Can you post graphs of voltage and current to/from the battery over the last 72 or so hours?
 
Can you post graphs of voltage and current to/from the battery over the last 72 or so hours?
I purged my home assistant database earlier that day so I have the below only:
1640620303950.png
1640620323872.png

I can get some data from the wifi datalogger that comes with the inverter (updates every 3 minutes or so when internet is working, so I wouldn't rely much on it, but it covers 25th all day and 26th til 6AM, issue happened between 3 and 5am on 26th):
1640620456649.png
 
I called the company that installed the system, they passed by to check on the batteries and said something about the acid, and they increased the charging voltage and asked us to keep the generator/grid charging the batteries for a day. Looking at the graphs after they left, it's still charging at 54.9V.

I think they were talking about acid stratification (took a while to get to this given the weird translations in the local language). But shouldn't it be 57.6V for this? Solar panels will provide that kind of voltage, but not the grid (not sure why, maybe that's how the inverter works).
 
Generically speaking, every charge source should provide the correct voltage (charge profile). It is doesn't, then you either have a configuration problem or the wrong equipment.

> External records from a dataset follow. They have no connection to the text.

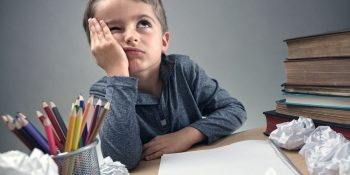 How to Prevent Writing Difficulties for Students with Special Needs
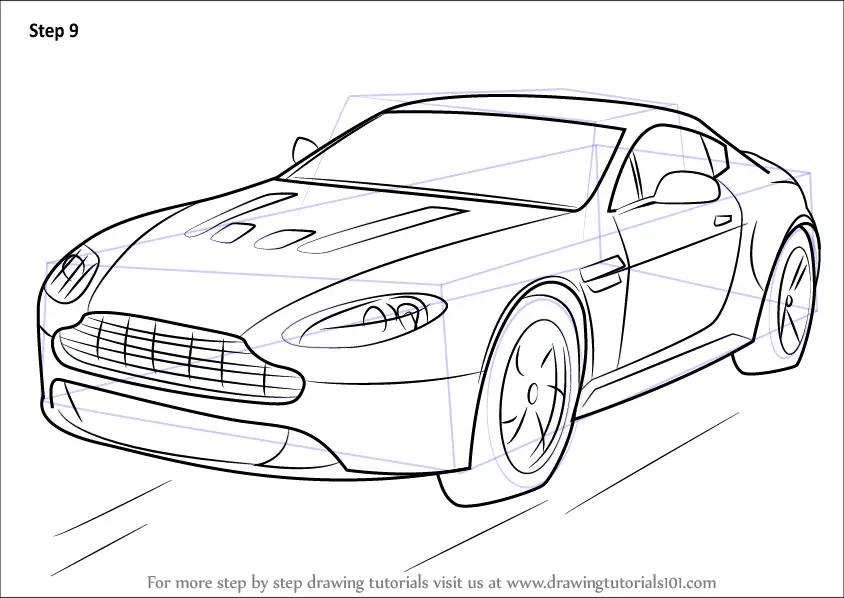 Learn How to Draw Aston Martin V12 Vantage (Sports Cars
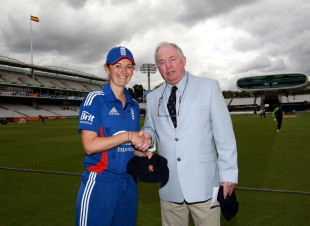 England Women's captain Charlotte Edwards receives her honorary life membership of the MCC, England Women v India Women, 1st ODI, Lord's, July, 1, 2012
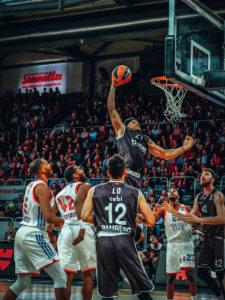 Turkish Airlines Euroleague 17/18 - 26. Spieltag: Brose Bamberg vs. Anadolu Efes Istanbul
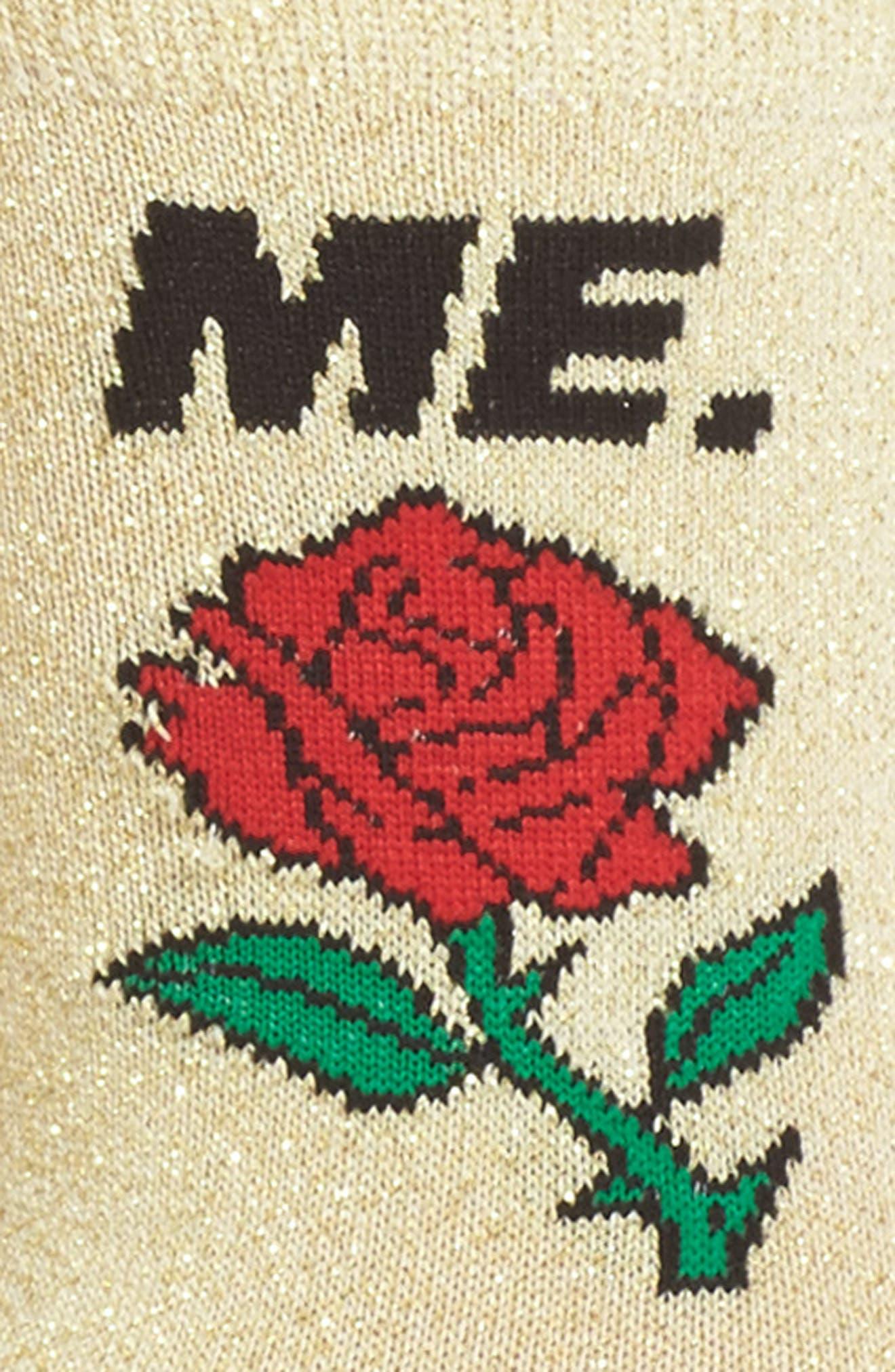 ME Rose Glitter Socks,                             Alternate thumbnail 2, color,                             Gold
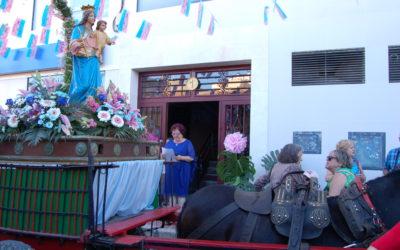 Crónica de la romería de María Auxiliadora (y II)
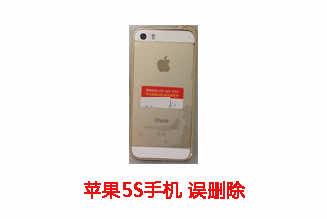 合肥孙女士苹果5S手机数据恢复成功案例展示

According to the PDF linked below, a fully charged 48 volt battery bank should be 64.8 volts. I don't work with 48 volts, but that seems high. Either way, you're not even close.

 
Generically speaking, every charge source should provide the correct voltage (charge profile). It is doesn't, then you either have a configuration problem or the wrong equipment.

According to the PDF linked below, a fully charged 48 volt battery bank should be 64.8 volts. I don't work with 48 volts, but that seems high. Either way, you're not even close.


Wow. That is absurdly high. Most 48V lead-acid are between 56 and 60V absorption. Those voltages are equalization level.

I have no experience with tubular type. Maybe that's a difference. Personally, I would be concerned as some inverters cut off below the fully charged levels.
 
Actually those voltages are configurable in the inverter, Bulk Charging Voltage (was 57.5, increased yesterday to 58.4) and Floating charging voltage (55V). Solar can charge up to 80A and grid up to 40A. I see that solar does hit the Bulk CV but the grid is always limited to 55V. There is an option in the inverter for "battery stop charging voltage when grid is available, which is set to 55V", maybe that needs to match solar...

I can't find much information on tubular as well. The country plunged into darkness and hyperinflation mode so solar became extremely popular to whoever could afford it. And out of nowhere, the market got flooded with these batteries, mostly made in India. I wanted to go initially for lithium but couldn't find them in the local market. I guess by the time the current batteries need replacement, the market would have saturated.